>> START Records for this exercise

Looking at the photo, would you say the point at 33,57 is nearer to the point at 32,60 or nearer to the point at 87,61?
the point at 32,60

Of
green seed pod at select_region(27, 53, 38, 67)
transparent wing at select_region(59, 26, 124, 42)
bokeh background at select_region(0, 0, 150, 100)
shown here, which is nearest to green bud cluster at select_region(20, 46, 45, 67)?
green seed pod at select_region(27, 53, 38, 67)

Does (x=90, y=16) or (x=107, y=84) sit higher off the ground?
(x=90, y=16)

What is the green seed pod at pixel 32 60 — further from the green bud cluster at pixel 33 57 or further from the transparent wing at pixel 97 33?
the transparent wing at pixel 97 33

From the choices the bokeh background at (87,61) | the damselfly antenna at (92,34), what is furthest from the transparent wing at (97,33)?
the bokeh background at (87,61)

>> END Records for this exercise

Stated goal: Pull out every line above and reproduce each one verbatim.

Answer to this problem:
Looking at the photo, would you say the point at 33,57 is nearer to the point at 32,60 or nearer to the point at 87,61?
the point at 32,60

Of
green seed pod at select_region(27, 53, 38, 67)
transparent wing at select_region(59, 26, 124, 42)
bokeh background at select_region(0, 0, 150, 100)
shown here, which is nearest to green bud cluster at select_region(20, 46, 45, 67)?
green seed pod at select_region(27, 53, 38, 67)

Does (x=90, y=16) or (x=107, y=84) sit higher off the ground?
(x=90, y=16)

What is the green seed pod at pixel 32 60 — further from the green bud cluster at pixel 33 57 or further from the transparent wing at pixel 97 33?
the transparent wing at pixel 97 33

From the choices the bokeh background at (87,61) | the damselfly antenna at (92,34), what is furthest from the transparent wing at (97,33)?
the bokeh background at (87,61)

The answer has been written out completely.